Add more lean or plant-based protein and ingredients loaded with vitamin D and calcium, including small amounts of full-fat dairy. It’s also important to load up on anti-inflammatory ingredients like leafy greens, berries, and olive oil.
They speed up athletic recovery, which gets harder as you get older.
Healthy Foods for Your 50s
In your fifties, according to Bonci, 50 percent of every meal should consist of fruits or veggies to keep you satiated, 25 percent should be lean protein to stave off the rapid muscle decline that comes around this time, and the remaining 25 percent should be a combination of healthy fats to support an aging heart and whole grains to provide an immediate energy source.
That’s a healthy plate at any age, and particularly important now because your appetite and calorie needs have started to decrease significantly, so every bite (or sip) counts, she adds.

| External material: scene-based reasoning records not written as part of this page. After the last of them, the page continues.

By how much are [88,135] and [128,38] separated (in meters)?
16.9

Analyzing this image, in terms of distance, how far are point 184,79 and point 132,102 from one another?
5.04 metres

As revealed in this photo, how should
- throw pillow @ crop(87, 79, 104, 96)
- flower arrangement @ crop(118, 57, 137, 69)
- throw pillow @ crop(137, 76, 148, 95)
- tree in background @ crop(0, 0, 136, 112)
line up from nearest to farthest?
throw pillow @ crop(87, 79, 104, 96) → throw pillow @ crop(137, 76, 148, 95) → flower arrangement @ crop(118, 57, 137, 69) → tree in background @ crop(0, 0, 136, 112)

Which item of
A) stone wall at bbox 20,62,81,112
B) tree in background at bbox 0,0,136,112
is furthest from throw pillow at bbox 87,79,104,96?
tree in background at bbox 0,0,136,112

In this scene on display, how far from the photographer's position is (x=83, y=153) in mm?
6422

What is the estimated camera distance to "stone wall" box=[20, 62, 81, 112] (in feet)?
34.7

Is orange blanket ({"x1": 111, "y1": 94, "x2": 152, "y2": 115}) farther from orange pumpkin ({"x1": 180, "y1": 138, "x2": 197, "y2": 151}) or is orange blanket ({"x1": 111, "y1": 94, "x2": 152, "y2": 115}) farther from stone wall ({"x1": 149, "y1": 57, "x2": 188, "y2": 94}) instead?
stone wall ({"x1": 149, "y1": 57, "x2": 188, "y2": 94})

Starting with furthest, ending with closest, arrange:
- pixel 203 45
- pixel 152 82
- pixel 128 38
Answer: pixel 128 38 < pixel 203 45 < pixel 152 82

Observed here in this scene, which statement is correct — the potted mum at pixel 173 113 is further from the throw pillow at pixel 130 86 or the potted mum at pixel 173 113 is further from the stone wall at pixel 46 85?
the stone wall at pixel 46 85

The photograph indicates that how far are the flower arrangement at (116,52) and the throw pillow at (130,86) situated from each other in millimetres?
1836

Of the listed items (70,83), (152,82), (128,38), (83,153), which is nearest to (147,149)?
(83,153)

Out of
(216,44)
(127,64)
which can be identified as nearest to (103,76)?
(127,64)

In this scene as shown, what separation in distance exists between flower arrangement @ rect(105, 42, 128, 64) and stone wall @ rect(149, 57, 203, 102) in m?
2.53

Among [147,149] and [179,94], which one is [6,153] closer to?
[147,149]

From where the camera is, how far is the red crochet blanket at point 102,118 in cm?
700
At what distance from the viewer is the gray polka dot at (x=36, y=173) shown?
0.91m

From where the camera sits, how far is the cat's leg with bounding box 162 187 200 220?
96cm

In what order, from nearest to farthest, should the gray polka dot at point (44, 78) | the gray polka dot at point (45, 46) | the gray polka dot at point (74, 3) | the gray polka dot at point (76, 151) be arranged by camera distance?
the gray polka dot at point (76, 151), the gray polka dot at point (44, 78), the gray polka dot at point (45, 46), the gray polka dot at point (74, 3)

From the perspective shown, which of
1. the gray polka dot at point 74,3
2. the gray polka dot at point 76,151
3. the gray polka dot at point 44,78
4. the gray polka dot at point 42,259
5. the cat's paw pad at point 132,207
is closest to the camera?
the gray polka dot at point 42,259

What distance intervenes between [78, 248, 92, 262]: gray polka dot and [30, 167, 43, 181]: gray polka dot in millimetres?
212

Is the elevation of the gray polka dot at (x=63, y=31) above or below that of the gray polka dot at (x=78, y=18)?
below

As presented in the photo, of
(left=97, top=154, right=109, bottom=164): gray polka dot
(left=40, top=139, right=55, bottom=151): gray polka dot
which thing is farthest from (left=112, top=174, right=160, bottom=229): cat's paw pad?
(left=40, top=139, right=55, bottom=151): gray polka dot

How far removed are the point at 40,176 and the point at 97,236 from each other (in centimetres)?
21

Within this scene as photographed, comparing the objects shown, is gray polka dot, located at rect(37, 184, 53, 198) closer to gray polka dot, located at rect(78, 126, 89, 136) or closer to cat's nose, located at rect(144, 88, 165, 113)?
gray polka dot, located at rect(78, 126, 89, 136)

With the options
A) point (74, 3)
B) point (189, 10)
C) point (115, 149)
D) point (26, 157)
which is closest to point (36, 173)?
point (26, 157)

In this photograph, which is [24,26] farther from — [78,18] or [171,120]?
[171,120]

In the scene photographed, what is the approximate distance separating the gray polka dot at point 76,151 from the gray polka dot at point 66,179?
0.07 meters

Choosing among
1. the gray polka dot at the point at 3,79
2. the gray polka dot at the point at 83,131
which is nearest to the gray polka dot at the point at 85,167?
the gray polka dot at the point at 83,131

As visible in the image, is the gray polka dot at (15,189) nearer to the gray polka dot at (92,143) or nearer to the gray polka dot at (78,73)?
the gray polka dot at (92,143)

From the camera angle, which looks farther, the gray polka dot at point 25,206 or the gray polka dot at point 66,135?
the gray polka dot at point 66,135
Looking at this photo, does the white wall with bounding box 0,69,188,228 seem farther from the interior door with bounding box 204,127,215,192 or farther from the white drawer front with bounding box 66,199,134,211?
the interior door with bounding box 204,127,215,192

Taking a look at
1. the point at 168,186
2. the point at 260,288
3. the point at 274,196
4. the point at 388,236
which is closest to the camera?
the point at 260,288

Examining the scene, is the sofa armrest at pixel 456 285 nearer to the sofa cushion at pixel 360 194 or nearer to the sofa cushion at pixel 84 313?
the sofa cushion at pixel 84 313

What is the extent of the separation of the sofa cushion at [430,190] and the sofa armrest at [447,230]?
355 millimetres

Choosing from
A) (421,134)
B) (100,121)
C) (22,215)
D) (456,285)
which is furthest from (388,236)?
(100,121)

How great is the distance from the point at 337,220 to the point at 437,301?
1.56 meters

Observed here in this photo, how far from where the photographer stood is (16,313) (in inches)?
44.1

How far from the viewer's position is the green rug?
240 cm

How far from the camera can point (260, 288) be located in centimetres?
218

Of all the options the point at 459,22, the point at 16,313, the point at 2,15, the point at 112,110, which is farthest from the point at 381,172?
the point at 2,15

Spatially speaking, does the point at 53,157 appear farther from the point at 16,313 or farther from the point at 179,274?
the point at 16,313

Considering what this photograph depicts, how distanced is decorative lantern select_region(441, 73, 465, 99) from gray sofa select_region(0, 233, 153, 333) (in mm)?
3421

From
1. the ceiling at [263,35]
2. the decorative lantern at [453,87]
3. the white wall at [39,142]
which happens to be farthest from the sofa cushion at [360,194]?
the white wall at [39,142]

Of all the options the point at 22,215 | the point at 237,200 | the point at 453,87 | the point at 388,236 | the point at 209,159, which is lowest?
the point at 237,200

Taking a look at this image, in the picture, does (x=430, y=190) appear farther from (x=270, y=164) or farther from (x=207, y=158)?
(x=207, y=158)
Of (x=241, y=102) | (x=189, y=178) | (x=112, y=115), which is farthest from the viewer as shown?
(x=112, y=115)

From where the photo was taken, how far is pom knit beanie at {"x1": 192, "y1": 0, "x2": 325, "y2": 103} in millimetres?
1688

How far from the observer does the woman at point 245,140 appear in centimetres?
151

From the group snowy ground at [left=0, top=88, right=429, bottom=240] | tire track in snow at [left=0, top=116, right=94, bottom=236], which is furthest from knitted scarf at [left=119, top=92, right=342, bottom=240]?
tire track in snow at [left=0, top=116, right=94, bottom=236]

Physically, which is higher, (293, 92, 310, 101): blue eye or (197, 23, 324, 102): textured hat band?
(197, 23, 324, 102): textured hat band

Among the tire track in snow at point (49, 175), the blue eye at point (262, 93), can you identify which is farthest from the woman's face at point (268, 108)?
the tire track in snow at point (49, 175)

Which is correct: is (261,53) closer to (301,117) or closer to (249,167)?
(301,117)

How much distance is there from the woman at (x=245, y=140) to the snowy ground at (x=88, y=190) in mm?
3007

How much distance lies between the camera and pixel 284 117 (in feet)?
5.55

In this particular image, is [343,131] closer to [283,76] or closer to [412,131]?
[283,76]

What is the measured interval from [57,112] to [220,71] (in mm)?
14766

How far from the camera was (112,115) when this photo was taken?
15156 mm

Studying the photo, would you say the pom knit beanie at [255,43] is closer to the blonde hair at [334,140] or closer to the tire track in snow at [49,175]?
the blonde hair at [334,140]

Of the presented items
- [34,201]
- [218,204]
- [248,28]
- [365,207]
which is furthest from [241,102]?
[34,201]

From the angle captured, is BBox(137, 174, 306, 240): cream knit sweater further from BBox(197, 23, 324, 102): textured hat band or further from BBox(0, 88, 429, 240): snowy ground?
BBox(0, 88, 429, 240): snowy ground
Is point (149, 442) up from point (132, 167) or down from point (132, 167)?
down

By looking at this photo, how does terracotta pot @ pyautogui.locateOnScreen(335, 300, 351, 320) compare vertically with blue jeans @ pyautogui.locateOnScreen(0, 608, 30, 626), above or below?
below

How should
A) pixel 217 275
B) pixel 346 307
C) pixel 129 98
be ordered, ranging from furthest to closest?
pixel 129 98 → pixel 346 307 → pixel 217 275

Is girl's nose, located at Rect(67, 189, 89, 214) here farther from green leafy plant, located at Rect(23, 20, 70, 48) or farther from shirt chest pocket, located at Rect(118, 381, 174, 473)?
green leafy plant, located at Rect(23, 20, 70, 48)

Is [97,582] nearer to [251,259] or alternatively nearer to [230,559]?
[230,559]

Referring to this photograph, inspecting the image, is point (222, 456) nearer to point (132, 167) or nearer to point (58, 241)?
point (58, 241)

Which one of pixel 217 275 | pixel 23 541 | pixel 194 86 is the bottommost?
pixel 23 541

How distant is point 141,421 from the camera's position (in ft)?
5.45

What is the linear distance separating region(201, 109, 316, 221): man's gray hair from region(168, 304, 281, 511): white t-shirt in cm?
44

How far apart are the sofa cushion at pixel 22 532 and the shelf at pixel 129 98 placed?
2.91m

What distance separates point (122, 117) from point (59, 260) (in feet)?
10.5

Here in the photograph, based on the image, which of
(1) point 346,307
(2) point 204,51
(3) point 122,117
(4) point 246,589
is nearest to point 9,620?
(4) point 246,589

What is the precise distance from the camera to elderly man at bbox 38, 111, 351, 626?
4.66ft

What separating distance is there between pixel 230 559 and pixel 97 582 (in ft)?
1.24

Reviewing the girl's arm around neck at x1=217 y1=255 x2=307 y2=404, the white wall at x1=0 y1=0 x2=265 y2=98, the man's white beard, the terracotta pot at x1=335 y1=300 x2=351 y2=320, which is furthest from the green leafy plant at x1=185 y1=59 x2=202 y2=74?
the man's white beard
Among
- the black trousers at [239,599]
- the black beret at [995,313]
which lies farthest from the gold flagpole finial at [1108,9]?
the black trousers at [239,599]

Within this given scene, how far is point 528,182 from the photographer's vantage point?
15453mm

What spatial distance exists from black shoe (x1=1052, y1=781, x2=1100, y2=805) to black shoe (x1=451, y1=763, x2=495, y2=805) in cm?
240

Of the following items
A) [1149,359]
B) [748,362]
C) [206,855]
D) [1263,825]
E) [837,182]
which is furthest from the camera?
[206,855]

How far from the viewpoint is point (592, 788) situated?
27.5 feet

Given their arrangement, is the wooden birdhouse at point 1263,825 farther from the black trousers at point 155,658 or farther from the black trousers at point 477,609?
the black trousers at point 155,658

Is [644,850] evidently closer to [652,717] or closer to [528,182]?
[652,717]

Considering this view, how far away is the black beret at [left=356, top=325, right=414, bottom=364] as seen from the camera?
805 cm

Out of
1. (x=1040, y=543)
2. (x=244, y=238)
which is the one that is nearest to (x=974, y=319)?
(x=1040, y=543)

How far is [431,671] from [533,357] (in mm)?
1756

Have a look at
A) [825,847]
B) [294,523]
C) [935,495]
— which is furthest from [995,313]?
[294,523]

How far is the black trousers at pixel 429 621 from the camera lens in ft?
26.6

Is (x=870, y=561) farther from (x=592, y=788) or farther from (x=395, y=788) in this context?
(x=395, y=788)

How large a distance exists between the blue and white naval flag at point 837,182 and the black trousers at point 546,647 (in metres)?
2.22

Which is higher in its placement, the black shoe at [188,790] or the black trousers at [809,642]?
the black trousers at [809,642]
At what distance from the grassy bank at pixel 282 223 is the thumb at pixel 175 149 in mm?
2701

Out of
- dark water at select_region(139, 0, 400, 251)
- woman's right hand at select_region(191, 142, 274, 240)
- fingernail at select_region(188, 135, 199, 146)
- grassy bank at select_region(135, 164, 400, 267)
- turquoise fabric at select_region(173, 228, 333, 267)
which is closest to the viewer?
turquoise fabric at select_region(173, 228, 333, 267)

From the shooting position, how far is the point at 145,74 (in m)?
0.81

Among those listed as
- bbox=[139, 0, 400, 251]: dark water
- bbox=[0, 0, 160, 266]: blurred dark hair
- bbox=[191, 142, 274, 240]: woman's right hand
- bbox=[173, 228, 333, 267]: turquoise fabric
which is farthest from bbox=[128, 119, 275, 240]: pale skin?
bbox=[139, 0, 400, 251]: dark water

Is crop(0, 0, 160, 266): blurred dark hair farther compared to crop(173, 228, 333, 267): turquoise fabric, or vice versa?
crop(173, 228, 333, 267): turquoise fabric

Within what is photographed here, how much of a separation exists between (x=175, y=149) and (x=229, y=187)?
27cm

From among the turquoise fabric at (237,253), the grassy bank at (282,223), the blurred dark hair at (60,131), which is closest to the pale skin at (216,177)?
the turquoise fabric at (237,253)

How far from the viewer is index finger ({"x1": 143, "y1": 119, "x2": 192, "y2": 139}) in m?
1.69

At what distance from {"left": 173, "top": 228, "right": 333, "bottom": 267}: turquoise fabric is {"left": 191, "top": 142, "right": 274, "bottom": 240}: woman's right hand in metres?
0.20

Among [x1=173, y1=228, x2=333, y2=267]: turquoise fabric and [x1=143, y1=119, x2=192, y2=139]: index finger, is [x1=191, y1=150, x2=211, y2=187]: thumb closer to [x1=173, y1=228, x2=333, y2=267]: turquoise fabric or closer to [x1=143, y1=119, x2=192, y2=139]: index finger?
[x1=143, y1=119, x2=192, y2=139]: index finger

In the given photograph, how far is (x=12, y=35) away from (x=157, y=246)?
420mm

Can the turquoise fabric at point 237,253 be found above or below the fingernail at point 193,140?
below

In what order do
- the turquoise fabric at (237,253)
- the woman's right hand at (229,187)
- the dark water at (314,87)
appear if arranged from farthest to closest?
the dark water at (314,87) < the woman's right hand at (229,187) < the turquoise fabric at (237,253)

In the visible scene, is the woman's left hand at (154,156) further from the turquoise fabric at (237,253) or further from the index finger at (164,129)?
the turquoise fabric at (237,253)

Appetite decreases in your 50s because certain hormones trigger the brain to tell you you’re full, even when you aren’t, while your basic caloric needs also decrease since your body’s operating at a slower, lower level. Women starting to go through menopause can pay less attention to iron intake, Canmire says.
Everyone should focus on limiting foods that don’t support cardiovascular health, such as like red meat and alcohol, and adding in omega-3s for your heart. That heart-healthy substance is found in plant-based sources such as nuts and beans, in fatty fish including tuna and salmon, and sardines.
Healthy Foods for 60s and Up
While sneaky sugars are something to avoid in excess for your entire life, they’re harder for your body to process after age 60, thanks to a significantly slower metabolism, Bonci says. Look for them in everything from store-bought almond milk to juice. Sexagenerians should also also eat more protein.
“The classic recommended daily allowance for protein intake—about seven grams per 20 pounds of body weight in a sedentary person—may not be enough to help older adults maintain muscle mass,” Canmire says.
Choose heart-healthy protein sources like cottage cheese, yogurt, fatty fish, poultry, and whole eggs. If you’re still training, guzzle fluids and eat juicy foods like watermelon or tomatoes, because the body struggles to distribute water and balance electrolyte levels with age.